» What is expected:
Rewrite everything from the line containing "Of the white" down to the final line as a Markdown table with the columns Row and Line. Number each row and leave out blank lines.

» Excerpted records:
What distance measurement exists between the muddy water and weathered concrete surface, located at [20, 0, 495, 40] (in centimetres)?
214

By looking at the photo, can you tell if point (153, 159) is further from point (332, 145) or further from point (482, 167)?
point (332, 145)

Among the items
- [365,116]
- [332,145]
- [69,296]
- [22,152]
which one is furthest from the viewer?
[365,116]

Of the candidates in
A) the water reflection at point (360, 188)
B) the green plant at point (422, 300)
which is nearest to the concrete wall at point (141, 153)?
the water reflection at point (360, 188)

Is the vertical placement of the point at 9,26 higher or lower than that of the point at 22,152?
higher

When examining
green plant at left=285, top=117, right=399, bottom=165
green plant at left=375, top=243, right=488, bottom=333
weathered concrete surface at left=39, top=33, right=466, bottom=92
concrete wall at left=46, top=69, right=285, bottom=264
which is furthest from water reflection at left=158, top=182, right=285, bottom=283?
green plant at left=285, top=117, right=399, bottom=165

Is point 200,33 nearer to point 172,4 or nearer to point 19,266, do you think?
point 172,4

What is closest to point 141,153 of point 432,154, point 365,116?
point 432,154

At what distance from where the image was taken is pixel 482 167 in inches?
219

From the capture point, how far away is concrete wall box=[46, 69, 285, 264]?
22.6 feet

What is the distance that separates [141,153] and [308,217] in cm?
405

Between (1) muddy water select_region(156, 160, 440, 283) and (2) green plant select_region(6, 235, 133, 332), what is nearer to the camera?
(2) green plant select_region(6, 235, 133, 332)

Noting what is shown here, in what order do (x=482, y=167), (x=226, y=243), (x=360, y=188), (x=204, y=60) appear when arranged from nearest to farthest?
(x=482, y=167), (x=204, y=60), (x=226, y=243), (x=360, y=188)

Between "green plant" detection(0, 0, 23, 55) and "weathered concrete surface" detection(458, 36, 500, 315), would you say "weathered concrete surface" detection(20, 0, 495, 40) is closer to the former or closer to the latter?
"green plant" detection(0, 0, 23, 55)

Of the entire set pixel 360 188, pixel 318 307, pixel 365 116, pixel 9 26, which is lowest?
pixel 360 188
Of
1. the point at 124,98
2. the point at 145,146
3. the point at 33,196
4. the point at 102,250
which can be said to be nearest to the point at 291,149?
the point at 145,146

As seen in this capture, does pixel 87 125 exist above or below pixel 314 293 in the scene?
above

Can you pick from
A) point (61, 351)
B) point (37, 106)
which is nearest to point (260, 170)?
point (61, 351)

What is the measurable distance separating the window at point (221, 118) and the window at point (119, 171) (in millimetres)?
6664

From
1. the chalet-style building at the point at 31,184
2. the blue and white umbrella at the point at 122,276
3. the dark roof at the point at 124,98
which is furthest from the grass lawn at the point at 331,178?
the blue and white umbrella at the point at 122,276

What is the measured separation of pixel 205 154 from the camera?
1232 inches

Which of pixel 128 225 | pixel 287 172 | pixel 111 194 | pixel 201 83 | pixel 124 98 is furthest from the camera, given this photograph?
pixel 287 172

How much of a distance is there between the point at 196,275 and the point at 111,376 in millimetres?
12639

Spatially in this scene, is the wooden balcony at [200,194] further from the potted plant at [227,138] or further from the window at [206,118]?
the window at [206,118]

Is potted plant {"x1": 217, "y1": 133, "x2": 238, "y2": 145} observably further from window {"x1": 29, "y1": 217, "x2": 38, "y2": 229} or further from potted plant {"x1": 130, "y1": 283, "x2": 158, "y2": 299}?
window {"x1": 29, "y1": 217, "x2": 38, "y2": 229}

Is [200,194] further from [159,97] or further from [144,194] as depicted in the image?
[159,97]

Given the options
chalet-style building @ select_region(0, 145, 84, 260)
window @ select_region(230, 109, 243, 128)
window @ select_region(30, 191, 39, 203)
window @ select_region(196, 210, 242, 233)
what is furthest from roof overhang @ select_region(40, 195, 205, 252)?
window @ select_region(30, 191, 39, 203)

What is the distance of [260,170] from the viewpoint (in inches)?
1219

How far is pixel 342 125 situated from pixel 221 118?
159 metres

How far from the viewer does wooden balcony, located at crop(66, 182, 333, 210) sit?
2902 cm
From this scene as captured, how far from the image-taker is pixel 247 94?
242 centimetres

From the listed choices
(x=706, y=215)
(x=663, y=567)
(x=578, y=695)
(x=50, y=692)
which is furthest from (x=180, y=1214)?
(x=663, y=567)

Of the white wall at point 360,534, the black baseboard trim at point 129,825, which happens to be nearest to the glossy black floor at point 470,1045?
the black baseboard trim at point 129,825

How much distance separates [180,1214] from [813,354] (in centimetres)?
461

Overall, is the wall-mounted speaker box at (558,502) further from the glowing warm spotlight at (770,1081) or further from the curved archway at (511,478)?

» Exercise response:
| Row | Line |
|---|---|
| 1 | Of the white wall at point 360,534, the black baseboard trim at point 129,825, which happens to be nearest to the glossy black floor at point 470,1045? |
| 2 | the black baseboard trim at point 129,825 |
| 3 | How much distance separates [180,1214] from [813,354] (in centimetres)? |
| 4 | 461 |
| 5 | Overall, is the wall-mounted speaker box at (558,502) further from the glowing warm spotlight at (770,1081) or further from the curved archway at (511,478)? |